Na turnê atual, o conjunto deixa de lado bandas de apoio com metais e cordas, e experimenta as possibilidades enquanto trio. O repertório fica limitado, mas a dinâmica nas execuções compensou bem a falta de maiores clássicos. Além de se revezar nos arranjos de teclado, o peso de cada integrante em seu instrumento de escolha explodia na acústica do Espaço: enquanto Orri soava estrondoso mesmo em um kit de bateria pequeno, Georg mantinha a sustentação firme nas quatro cordas. Entre dedilhados singelos e ataques agressivos com o arco, a guitarra de Jónsi era o equivalente a uma tempestade em formação.
Os três telões fomentavam a sinestesia da apresentação, com belas construções gráficas dentre paisagens em 3D, formas geométricas esqueléticas e até distorções das filmagens in loco do trio. A iluminação foi um show à parte, e mesmo as fotografias mais amadoras possíveis eram capazes de saírem belas.
Com produção tão perfeccionista, até as eventuais falhas pareciam realçar o intimismo do Sigur Rós – como um lembrete que, apesar daquela arte ter teor quase celestial, era composta por seres sujeitos a erros. A confusão de Jónsi nas estrofes de “Kveikur” (possível resultado de falhas no retorno) e o desgaste em sua voz no fim do set foram, acima de tudo, fator humano – a essência do apelo universal da banda, afinal.
Setlist e músicas foram reduzidas em comparação a datas recentes da turnê, mas o público parece não ter se abalado.

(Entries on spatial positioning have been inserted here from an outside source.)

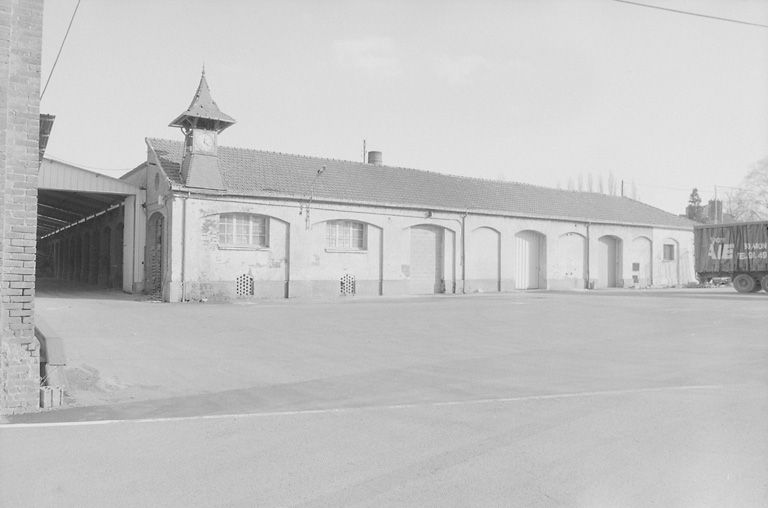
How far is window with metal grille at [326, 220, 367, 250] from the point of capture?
1029 inches

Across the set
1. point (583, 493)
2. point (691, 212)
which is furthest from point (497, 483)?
point (691, 212)

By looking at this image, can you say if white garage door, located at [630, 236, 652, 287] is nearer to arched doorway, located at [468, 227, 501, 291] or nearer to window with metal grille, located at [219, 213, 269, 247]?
arched doorway, located at [468, 227, 501, 291]

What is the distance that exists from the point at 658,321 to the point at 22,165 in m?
14.2

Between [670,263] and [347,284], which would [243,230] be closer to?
[347,284]

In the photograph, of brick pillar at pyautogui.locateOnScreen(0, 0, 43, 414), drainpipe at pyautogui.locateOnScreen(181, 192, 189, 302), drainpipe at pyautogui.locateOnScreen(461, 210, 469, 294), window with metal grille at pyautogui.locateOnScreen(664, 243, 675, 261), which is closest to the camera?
brick pillar at pyautogui.locateOnScreen(0, 0, 43, 414)

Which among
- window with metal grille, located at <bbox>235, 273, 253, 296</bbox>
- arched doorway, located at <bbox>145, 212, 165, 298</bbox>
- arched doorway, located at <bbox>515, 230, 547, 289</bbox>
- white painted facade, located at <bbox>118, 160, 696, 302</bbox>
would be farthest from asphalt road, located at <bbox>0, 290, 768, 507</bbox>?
arched doorway, located at <bbox>515, 230, 547, 289</bbox>

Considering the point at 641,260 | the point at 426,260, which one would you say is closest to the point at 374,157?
the point at 426,260

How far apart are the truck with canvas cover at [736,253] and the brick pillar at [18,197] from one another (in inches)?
1157

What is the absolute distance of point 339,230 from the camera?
86.5 ft

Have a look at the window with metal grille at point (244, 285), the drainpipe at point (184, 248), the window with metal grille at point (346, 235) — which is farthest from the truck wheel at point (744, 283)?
the drainpipe at point (184, 248)

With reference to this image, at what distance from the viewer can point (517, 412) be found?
645 cm

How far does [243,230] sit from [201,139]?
12.2 ft

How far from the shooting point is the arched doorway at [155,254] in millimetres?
24531

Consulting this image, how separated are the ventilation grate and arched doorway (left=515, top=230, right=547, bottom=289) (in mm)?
9870
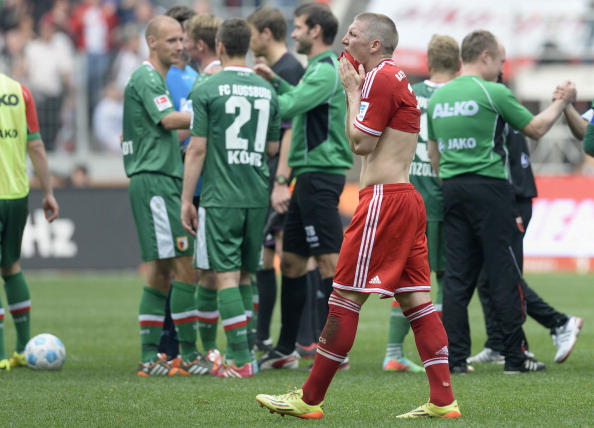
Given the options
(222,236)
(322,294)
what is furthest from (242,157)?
(322,294)

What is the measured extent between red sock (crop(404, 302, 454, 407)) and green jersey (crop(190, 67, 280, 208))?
7.17ft

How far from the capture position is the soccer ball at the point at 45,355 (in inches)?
319

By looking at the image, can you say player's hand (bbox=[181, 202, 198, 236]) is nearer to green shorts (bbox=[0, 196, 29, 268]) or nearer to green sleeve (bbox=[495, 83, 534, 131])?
green shorts (bbox=[0, 196, 29, 268])

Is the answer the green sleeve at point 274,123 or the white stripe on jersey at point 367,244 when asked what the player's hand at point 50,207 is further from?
the white stripe on jersey at point 367,244

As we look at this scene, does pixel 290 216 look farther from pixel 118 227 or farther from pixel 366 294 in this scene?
pixel 118 227

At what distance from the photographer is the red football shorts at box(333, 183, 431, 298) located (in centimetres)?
582

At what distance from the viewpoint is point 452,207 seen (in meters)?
7.87

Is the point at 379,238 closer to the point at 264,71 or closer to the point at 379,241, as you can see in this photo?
the point at 379,241

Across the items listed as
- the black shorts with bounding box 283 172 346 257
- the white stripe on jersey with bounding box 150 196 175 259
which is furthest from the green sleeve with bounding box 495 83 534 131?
the white stripe on jersey with bounding box 150 196 175 259

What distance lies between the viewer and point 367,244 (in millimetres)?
5824

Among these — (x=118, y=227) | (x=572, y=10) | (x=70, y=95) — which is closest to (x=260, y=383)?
(x=118, y=227)

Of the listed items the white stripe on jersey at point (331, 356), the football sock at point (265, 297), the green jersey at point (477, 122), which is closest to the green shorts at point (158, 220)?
the football sock at point (265, 297)

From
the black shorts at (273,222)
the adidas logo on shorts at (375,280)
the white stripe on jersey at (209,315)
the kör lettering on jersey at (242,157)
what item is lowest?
the white stripe on jersey at (209,315)

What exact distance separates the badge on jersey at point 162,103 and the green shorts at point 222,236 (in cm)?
80
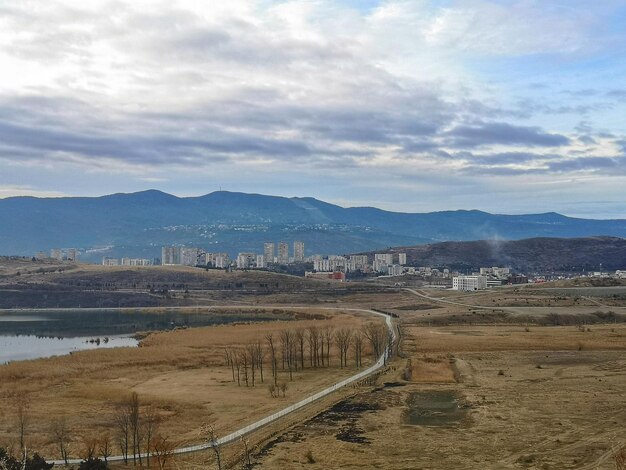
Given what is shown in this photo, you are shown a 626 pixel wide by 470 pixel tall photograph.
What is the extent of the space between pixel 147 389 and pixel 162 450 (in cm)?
2012

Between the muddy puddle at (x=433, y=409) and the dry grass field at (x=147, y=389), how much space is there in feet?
24.0

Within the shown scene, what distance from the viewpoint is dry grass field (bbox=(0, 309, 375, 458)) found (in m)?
36.4

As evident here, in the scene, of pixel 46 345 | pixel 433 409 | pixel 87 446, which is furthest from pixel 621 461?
pixel 46 345

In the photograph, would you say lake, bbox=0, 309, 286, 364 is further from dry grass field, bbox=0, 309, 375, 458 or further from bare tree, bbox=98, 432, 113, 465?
bare tree, bbox=98, 432, 113, 465

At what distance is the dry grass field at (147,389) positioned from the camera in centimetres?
3644

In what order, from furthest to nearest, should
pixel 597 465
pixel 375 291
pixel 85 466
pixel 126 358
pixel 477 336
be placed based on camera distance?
pixel 375 291, pixel 477 336, pixel 126 358, pixel 597 465, pixel 85 466

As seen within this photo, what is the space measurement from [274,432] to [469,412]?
12.3 metres

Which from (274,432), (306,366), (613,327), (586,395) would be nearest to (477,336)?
(613,327)

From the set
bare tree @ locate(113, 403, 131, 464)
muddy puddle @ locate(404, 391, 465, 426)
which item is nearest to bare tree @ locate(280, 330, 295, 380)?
muddy puddle @ locate(404, 391, 465, 426)

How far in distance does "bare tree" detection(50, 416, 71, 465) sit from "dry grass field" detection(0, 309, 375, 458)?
379 mm

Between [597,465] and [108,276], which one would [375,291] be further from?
[597,465]

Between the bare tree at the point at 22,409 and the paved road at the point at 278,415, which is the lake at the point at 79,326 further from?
the paved road at the point at 278,415

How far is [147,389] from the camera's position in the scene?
47.6m

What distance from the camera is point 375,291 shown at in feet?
518
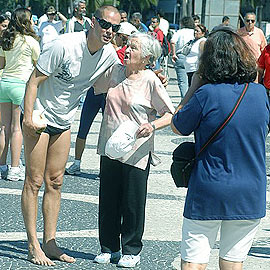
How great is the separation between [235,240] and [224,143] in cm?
58

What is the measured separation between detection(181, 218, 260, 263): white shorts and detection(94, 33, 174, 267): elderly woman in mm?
1294

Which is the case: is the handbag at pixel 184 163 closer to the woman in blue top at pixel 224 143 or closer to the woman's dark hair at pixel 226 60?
the woman in blue top at pixel 224 143

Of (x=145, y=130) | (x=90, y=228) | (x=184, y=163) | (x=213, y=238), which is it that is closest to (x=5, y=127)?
(x=90, y=228)

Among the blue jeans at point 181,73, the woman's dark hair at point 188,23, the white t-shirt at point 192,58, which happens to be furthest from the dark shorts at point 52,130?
the woman's dark hair at point 188,23

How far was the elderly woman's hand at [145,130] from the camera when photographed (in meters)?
5.51

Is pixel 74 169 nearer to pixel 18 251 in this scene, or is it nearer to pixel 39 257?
pixel 18 251

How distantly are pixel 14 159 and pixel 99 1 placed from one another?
41.8 meters

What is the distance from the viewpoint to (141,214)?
5.82 m

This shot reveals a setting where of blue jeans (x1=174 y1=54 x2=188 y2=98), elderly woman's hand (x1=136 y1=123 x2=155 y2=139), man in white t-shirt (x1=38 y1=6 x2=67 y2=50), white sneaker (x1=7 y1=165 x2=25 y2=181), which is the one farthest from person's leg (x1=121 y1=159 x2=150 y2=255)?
man in white t-shirt (x1=38 y1=6 x2=67 y2=50)

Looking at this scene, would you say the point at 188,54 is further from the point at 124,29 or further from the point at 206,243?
the point at 206,243

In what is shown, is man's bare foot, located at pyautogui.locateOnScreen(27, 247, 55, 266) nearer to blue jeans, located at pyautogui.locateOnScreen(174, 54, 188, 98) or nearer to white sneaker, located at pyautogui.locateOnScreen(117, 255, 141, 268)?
white sneaker, located at pyautogui.locateOnScreen(117, 255, 141, 268)

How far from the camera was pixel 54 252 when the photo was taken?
593cm

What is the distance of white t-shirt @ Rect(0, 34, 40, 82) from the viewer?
8648mm

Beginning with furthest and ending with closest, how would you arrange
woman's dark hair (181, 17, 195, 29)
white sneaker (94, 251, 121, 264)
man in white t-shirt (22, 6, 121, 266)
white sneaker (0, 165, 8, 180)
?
woman's dark hair (181, 17, 195, 29) → white sneaker (0, 165, 8, 180) → white sneaker (94, 251, 121, 264) → man in white t-shirt (22, 6, 121, 266)
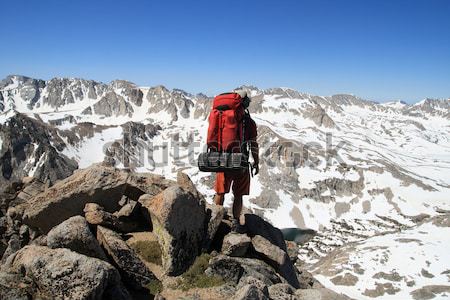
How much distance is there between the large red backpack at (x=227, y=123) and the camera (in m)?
14.3

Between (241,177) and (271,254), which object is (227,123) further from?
(271,254)

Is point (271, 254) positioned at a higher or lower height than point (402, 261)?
higher

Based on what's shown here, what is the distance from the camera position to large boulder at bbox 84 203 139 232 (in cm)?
1366

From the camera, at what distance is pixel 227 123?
46.9 ft

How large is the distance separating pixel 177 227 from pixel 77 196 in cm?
508

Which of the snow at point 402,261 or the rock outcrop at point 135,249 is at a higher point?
the rock outcrop at point 135,249

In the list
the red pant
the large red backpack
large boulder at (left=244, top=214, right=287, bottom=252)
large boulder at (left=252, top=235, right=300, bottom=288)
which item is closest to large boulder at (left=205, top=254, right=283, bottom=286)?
large boulder at (left=252, top=235, right=300, bottom=288)

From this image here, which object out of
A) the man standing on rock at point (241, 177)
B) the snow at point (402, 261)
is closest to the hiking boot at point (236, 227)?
the man standing on rock at point (241, 177)

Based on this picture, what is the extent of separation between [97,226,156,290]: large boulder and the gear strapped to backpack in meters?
4.25

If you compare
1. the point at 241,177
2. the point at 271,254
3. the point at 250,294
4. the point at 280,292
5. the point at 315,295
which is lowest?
the point at 315,295

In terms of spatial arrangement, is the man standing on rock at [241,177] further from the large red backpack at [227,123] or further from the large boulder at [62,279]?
the large boulder at [62,279]

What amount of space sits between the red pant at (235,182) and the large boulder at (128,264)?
459 centimetres

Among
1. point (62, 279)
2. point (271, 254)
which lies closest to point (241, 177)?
point (271, 254)

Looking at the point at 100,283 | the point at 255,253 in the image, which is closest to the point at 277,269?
the point at 255,253
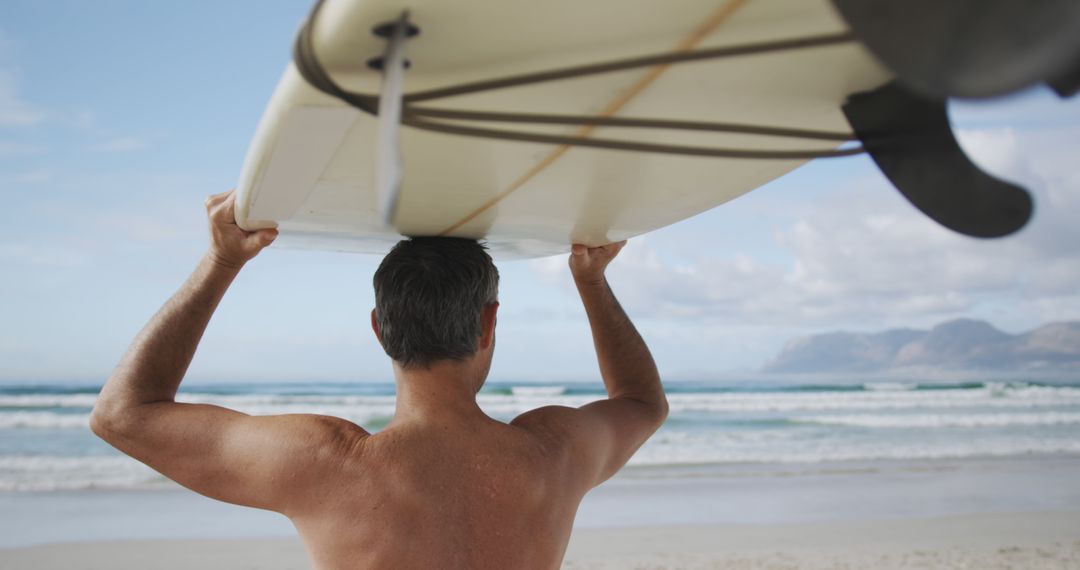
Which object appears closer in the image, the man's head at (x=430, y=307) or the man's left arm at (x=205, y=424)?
the man's left arm at (x=205, y=424)

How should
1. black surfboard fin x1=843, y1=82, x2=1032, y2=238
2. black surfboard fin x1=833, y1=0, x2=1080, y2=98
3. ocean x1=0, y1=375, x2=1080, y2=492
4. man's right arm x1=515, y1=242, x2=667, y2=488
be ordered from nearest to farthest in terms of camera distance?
black surfboard fin x1=833, y1=0, x2=1080, y2=98, black surfboard fin x1=843, y1=82, x2=1032, y2=238, man's right arm x1=515, y1=242, x2=667, y2=488, ocean x1=0, y1=375, x2=1080, y2=492

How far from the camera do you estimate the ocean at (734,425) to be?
37.6ft

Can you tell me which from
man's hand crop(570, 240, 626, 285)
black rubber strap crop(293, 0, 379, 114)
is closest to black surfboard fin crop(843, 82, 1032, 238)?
black rubber strap crop(293, 0, 379, 114)

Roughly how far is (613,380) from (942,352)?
4681 centimetres

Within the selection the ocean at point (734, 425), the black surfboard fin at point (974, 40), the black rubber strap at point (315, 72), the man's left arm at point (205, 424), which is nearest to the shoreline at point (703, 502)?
the ocean at point (734, 425)

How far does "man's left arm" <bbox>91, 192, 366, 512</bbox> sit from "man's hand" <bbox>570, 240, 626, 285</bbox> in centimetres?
91

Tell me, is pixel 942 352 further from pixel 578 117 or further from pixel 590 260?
pixel 578 117

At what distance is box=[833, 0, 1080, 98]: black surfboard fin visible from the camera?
71 centimetres

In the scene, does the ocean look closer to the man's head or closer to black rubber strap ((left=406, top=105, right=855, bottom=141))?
the man's head

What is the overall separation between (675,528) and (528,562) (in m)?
6.36

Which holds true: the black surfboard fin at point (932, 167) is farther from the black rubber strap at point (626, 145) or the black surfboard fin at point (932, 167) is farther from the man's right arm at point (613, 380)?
the man's right arm at point (613, 380)

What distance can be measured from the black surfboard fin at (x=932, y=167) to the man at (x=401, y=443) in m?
0.96

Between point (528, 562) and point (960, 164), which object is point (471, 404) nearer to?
point (528, 562)

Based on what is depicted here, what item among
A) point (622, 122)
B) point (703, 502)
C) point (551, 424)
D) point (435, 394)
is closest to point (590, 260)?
point (551, 424)
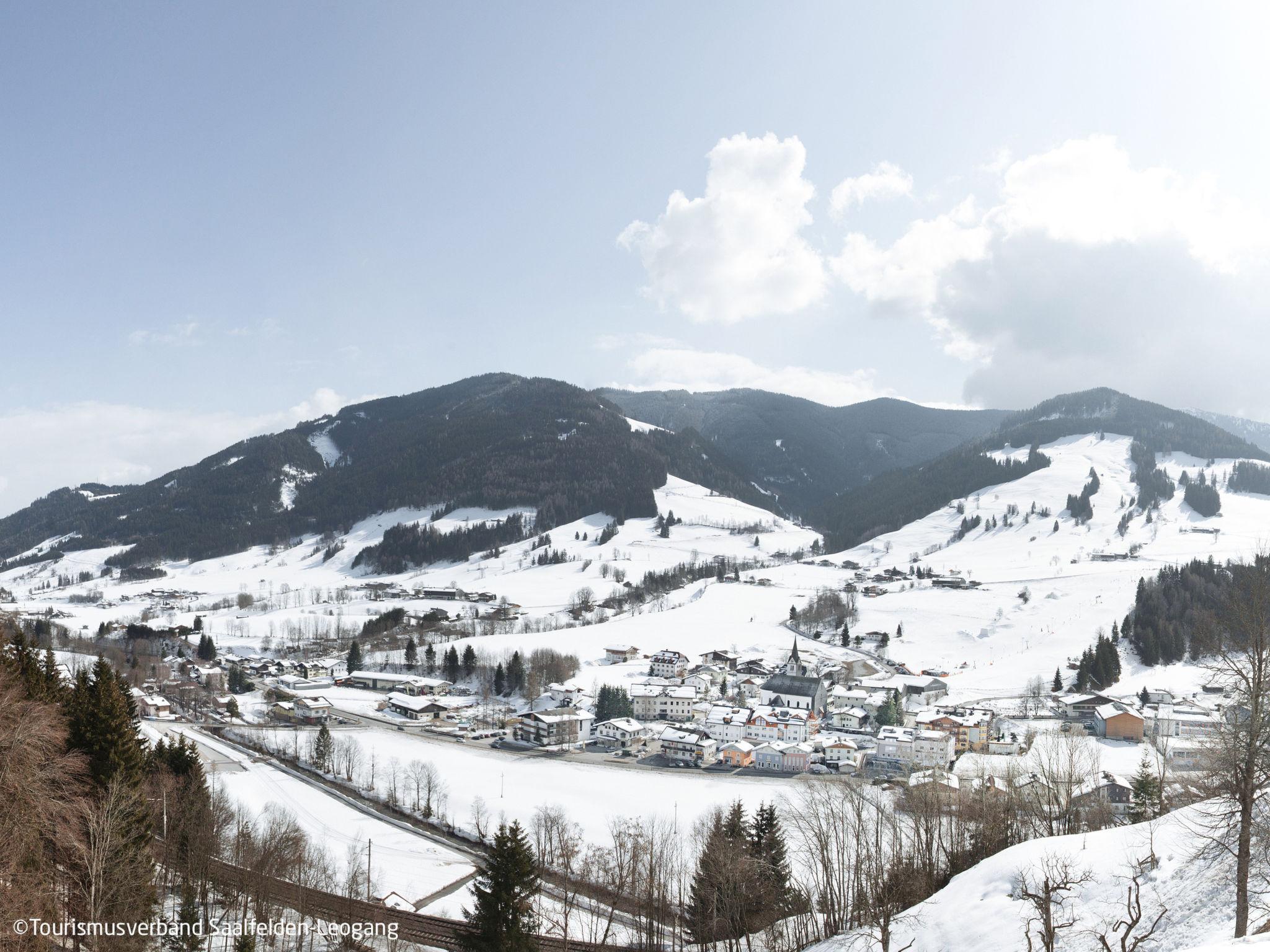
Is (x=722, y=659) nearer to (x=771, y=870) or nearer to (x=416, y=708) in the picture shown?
(x=416, y=708)

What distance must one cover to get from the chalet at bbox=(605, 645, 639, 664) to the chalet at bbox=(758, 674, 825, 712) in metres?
18.2

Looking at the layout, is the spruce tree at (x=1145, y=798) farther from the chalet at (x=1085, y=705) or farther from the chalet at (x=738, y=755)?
the chalet at (x=1085, y=705)

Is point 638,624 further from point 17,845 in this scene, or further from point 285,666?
point 17,845

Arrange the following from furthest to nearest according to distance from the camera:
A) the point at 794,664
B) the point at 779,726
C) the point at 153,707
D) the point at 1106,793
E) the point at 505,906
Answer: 1. the point at 794,664
2. the point at 153,707
3. the point at 779,726
4. the point at 1106,793
5. the point at 505,906

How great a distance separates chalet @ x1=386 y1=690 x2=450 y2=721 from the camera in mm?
71562

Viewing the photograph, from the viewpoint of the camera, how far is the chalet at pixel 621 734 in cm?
6378

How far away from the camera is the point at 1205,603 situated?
304 feet

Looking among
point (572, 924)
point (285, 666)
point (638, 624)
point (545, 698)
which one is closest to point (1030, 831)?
point (572, 924)

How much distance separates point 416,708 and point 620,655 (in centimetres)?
2764

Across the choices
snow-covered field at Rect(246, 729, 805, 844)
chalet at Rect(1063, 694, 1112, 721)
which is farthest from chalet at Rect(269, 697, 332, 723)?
chalet at Rect(1063, 694, 1112, 721)

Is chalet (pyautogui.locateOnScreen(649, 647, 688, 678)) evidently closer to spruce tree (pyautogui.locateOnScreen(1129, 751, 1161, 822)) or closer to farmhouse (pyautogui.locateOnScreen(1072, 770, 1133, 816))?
farmhouse (pyautogui.locateOnScreen(1072, 770, 1133, 816))

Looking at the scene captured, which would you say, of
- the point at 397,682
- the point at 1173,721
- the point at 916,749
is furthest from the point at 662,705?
the point at 1173,721

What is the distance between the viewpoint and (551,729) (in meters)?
63.9

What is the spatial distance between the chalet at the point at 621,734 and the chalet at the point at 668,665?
18.3 metres
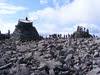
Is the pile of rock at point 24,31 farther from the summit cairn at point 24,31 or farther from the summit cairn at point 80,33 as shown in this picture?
the summit cairn at point 80,33

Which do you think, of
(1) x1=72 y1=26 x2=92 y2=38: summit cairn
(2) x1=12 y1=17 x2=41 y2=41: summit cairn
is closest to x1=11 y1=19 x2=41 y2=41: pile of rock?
(2) x1=12 y1=17 x2=41 y2=41: summit cairn

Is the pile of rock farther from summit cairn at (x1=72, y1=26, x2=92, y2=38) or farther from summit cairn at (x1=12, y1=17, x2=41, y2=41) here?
summit cairn at (x1=72, y1=26, x2=92, y2=38)

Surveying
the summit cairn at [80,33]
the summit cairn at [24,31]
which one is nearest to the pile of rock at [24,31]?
the summit cairn at [24,31]

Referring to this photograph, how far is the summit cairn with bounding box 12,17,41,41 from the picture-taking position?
25.2 m

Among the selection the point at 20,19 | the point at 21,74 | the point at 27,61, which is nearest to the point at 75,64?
the point at 27,61

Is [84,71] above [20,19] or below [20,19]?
below

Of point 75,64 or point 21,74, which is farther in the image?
point 75,64

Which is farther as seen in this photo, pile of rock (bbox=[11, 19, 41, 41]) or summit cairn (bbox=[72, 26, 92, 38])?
summit cairn (bbox=[72, 26, 92, 38])

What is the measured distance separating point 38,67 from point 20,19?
19680 millimetres

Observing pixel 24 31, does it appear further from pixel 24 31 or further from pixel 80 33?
pixel 80 33

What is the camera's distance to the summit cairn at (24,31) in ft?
82.8

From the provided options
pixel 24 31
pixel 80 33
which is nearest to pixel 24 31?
pixel 24 31

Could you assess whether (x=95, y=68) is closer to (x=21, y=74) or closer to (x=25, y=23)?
(x=21, y=74)

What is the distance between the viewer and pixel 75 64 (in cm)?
975
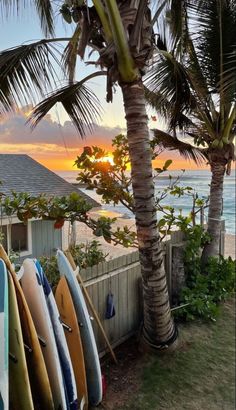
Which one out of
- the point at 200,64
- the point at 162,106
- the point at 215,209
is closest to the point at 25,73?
the point at 162,106

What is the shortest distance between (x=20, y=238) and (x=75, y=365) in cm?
600

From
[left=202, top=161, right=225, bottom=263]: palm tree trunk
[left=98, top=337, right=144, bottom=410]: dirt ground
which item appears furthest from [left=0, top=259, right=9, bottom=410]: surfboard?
[left=202, top=161, right=225, bottom=263]: palm tree trunk

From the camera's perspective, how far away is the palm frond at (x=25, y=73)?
145 inches

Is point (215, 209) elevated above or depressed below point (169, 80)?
below

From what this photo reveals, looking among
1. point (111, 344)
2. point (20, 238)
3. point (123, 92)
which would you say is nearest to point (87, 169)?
point (123, 92)

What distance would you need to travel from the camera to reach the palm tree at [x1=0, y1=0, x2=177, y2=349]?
336 centimetres

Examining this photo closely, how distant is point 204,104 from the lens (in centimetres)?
565

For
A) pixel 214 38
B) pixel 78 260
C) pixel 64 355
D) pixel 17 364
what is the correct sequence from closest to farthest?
1. pixel 17 364
2. pixel 64 355
3. pixel 78 260
4. pixel 214 38

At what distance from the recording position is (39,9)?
4.04 metres

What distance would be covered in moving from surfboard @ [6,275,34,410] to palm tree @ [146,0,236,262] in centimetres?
309

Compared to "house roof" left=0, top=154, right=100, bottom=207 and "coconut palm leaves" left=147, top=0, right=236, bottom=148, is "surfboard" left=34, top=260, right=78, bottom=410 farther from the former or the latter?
"house roof" left=0, top=154, right=100, bottom=207

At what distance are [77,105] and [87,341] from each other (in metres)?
3.12

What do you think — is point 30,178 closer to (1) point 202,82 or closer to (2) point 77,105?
(2) point 77,105

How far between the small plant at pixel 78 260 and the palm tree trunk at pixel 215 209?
2.71 meters
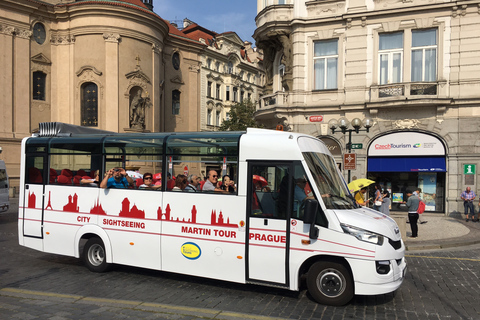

A empolgação dos presentes chegava até a incomodar, vide a histeria precipitada durante o encerramento das composições e fotos tiradas com flash.
Após o bis, uma rajada de microfonias que não deve nada ao saudoso Sonic Youth foi seguida pelo retorno do trio ao palco para agradecer o público. Nenhuma uma única palavra dita no microfone, em qualquer idioma que seja. Não era necessário: as recepções distintas (lágrimas, olhos fechados, sorrisos, gritos) denunciavam que as canções bastavam como interação direta.
A beleza do show nem teria como ser a apresentada no documentário Heima (2007), mas não há como negar que o Sigur Rós, com outra abordagem e sob o cansaço de meses na estrada, conseguiu entregar emoção visceral como poucos grupos do gênero conseguem. Uma comunicação que ultrapassa entraves técnicos e limites geográficos – universal é a única descrição possível.